Introduction
Google Pub/Sub is a powerful event messaging service, but even the most robust system needs monitoring to ensure smooth operation. Basic monitoring like message count and acknowledge rate provide a starting point, but for true optimization, we need to delve deeper.
Only having basic monitoring restricts our visibility into Pub/Sub's health. We might miss critical issues like message backlog, slow delivery, and data loss. With this blog, I would like to deep dive into Monitoring PubSub next level.
Level Up Your Monitoring with Pub/Sub Metrics
In this post, we'll examine Pub/Sub metrics that offer valuable insights into subscriber performance and message flow efficiency.
Monitor Healthy Subscribers
Monitor Message Backlog
Subscription/num_undelivered_messages: This metric reveals the number of unacknowledged messages, a potential backlog indicator.
Subscription/oldest_unacked_message_age: This metric identifies the age of the oldest unacknowledged message to pinpoint potential bottlenecks.
Monitor Delivery Health
Subscription/delivery_latency_health_score: This metric offers a holistic view of message delivery health based on latency. It considers factors like:
- Seek requests: Frequent seeking indicates potential message delivery issues.

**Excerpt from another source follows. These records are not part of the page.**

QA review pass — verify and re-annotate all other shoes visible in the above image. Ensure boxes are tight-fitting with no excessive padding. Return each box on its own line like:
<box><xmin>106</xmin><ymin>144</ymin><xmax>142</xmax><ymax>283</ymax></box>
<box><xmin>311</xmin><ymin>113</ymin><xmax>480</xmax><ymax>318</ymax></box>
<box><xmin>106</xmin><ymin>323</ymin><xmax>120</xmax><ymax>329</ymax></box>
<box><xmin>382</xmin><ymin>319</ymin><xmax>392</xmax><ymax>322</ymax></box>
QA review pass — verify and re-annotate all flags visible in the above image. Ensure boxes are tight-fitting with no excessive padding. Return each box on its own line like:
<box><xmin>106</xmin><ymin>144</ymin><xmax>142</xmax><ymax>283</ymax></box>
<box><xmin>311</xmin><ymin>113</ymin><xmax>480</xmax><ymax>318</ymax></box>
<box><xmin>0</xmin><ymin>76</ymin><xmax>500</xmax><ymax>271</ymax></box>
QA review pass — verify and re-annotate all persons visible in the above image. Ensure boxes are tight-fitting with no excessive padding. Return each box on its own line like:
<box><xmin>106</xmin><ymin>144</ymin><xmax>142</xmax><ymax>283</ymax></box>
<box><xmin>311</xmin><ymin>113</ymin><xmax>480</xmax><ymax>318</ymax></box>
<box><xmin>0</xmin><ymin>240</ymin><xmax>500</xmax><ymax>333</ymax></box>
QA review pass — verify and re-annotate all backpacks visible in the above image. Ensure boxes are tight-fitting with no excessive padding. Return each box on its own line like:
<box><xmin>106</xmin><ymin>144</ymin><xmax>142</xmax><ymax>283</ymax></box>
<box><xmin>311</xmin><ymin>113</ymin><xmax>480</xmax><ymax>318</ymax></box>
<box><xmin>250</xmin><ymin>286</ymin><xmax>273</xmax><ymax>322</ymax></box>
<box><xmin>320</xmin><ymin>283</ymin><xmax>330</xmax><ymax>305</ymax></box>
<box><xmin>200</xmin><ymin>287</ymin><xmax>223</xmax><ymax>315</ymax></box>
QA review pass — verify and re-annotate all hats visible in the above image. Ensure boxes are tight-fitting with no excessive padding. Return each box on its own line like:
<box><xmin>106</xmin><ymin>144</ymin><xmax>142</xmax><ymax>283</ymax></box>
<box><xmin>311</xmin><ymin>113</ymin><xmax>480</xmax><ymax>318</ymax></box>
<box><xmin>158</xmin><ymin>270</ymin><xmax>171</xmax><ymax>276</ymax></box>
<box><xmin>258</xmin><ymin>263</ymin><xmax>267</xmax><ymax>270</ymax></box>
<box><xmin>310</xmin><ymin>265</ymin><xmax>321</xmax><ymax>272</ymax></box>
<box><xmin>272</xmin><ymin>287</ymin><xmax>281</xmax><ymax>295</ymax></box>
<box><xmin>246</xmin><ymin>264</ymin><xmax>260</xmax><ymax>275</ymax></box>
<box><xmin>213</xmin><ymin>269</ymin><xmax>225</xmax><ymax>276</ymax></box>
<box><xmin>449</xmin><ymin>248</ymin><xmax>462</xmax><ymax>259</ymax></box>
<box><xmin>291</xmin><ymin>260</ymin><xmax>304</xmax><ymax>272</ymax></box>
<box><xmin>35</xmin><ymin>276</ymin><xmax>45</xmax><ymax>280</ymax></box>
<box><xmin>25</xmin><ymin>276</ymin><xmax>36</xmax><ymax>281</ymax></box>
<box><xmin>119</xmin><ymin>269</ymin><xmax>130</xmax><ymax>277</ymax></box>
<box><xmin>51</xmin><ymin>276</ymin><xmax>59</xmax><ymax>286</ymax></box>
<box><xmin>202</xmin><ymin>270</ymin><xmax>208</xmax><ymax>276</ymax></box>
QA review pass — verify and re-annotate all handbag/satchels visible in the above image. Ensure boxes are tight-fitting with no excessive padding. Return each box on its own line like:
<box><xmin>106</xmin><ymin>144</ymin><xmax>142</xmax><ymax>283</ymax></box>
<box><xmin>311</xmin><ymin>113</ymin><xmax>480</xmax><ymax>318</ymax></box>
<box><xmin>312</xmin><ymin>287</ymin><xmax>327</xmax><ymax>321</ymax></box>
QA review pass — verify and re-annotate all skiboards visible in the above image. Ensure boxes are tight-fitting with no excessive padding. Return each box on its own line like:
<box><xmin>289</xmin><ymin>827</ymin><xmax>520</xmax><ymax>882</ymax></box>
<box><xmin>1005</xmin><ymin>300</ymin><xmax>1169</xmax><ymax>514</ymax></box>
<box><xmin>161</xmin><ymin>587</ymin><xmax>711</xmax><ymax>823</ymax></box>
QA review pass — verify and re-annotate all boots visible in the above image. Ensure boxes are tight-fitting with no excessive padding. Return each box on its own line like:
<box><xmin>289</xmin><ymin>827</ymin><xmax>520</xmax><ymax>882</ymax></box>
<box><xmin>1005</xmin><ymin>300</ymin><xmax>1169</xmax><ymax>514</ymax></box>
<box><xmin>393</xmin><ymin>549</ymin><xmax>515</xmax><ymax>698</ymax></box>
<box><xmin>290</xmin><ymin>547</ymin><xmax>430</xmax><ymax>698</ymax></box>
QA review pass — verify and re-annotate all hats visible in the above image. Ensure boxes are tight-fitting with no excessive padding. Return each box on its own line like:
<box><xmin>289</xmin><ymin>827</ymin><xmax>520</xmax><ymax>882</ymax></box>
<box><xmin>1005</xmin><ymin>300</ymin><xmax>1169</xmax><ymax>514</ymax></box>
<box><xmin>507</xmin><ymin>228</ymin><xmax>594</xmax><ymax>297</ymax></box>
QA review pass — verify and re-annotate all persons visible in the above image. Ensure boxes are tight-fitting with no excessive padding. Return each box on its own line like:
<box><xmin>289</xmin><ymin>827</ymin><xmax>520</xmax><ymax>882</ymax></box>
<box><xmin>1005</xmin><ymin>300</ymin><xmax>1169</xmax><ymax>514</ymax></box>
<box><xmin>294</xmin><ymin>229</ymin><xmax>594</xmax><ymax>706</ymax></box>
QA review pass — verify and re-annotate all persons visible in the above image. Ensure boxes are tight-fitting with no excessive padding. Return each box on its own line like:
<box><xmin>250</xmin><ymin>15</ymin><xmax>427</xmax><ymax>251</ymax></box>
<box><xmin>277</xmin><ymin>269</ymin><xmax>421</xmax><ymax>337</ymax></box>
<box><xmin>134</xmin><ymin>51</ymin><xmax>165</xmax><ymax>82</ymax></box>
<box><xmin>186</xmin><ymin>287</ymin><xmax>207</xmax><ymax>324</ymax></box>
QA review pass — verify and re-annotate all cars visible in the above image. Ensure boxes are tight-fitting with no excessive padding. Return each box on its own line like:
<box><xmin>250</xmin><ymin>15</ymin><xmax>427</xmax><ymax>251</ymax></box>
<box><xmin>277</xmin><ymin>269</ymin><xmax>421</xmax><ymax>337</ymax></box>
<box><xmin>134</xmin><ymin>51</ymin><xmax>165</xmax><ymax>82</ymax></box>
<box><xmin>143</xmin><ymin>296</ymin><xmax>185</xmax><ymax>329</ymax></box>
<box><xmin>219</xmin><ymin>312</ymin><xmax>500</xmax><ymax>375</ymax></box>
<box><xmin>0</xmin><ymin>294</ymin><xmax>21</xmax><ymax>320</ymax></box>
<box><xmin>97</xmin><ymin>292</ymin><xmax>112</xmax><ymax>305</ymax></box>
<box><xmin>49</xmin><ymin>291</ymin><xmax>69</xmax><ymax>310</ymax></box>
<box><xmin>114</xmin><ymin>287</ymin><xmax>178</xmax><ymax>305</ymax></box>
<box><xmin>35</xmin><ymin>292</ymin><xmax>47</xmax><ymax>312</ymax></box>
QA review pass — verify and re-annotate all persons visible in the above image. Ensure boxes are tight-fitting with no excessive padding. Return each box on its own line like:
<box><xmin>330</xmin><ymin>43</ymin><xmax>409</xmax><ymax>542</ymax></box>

- Negatively acknowledged (NACKed) messages: Messages rejected by the subscriber due to errors.
- Expired acknowledgment deadlines: When a subscriber fails to acknowledge a message within the deadline.
- Acknowledgment latencies: Time taken by a subscriber to acknowledge a message.
- Low utilization: Underutilized subscriptions might not be scaling efficiently.
Delivery latency health score assigns a 0 (unhealthy) or 1 (healthy) for each above mentioned tracked criteria, providing a quick overview of your subscription's health.
The following is a screenshot of the metric plotted for a one-hour period using a stacked area chart. The combined health score goes up to 4, with a score of 1 for each criterion. However the utilization score drops down to 0.
Subscription/ack_latencies: This metric shows message processing latency and provides insights into subscriber performance. This also provide histograms of latencies, from which one can analyze latency distribution at different percentiles.
Here is an example of a PromQL query which calculates the 95th percentile latency of acknowledged messages for a specific Pub/Sub subscription ("order_subscription_v1") over the past 5 minutes
histogram_quantile(0.95, sum by (le)(rate(subscription_ack_latencies_bucket{ subscription_id="order_subscription_v1"}[5m])))
Monitor Acknowledgment Deadline Expiration
Subscription/expired_ack_deadlines_count: We can proactively identify situations where messages are redelivered continuously due to expired acknowledgment deadlines, potentially leading to duplicates.
Monitor Undelivered Messages
Subscription/dead_letter_message_count: This metric tracks messages deemed undeliverable by Pub/Sub and forwarded for further investigation to dead letter topic.
Monitor Healthy Publishers
Topic/send_request_count (grouped by response_code): Analyze the volume of messages sent by publishers and identify any errors indicated by the response codes.
Topic/send_request_count: This metric reveals the overall volume of messages being sent by publishers.
Topic/message_sizes: Monitor the size of individual messages to ensure efficient message transmission.
Beyond the Basics: Combining Metrics for Enhanced Monitoring
Combining above mentioned metrics unlocks even more powerful insights. For instance, tracking both oldest message count and high processing latency can help identify potential backpressure situations.
Here is an example of a PromQL query which checks for both a message backlog (old unacknowledged messages) and slow processing times (high acknowledgment latency) for the specified subscription.
subscription_oldest_unacked_message_age{subscription_id="order_subscription_v1"} > 60*60 and histogram_quantile(0.95, sum by (le)(rate(subscription_ack_latencies_bucket{subscription_id="order_subscription_v1"}[5m]))) > 60000
Another instance, tracking dead letter message count and oldest unacked message age can help to prevent data loss.
subscription_oldest_unacked_message_age{subscription_id="order_subscription_v1"} > 60*60*24 and sum(subscription_dead_letter_message_count{subscription_id="order_subscription_v1"}) > 1
Conclusion
By going beyond basic Pub/Sub monitoring and leveraging these valuable metrics, you can ensure a healthy and efficient event messaging system. This translates to robust applications, reliable message delivery, and a scalable infrastructure for your needs.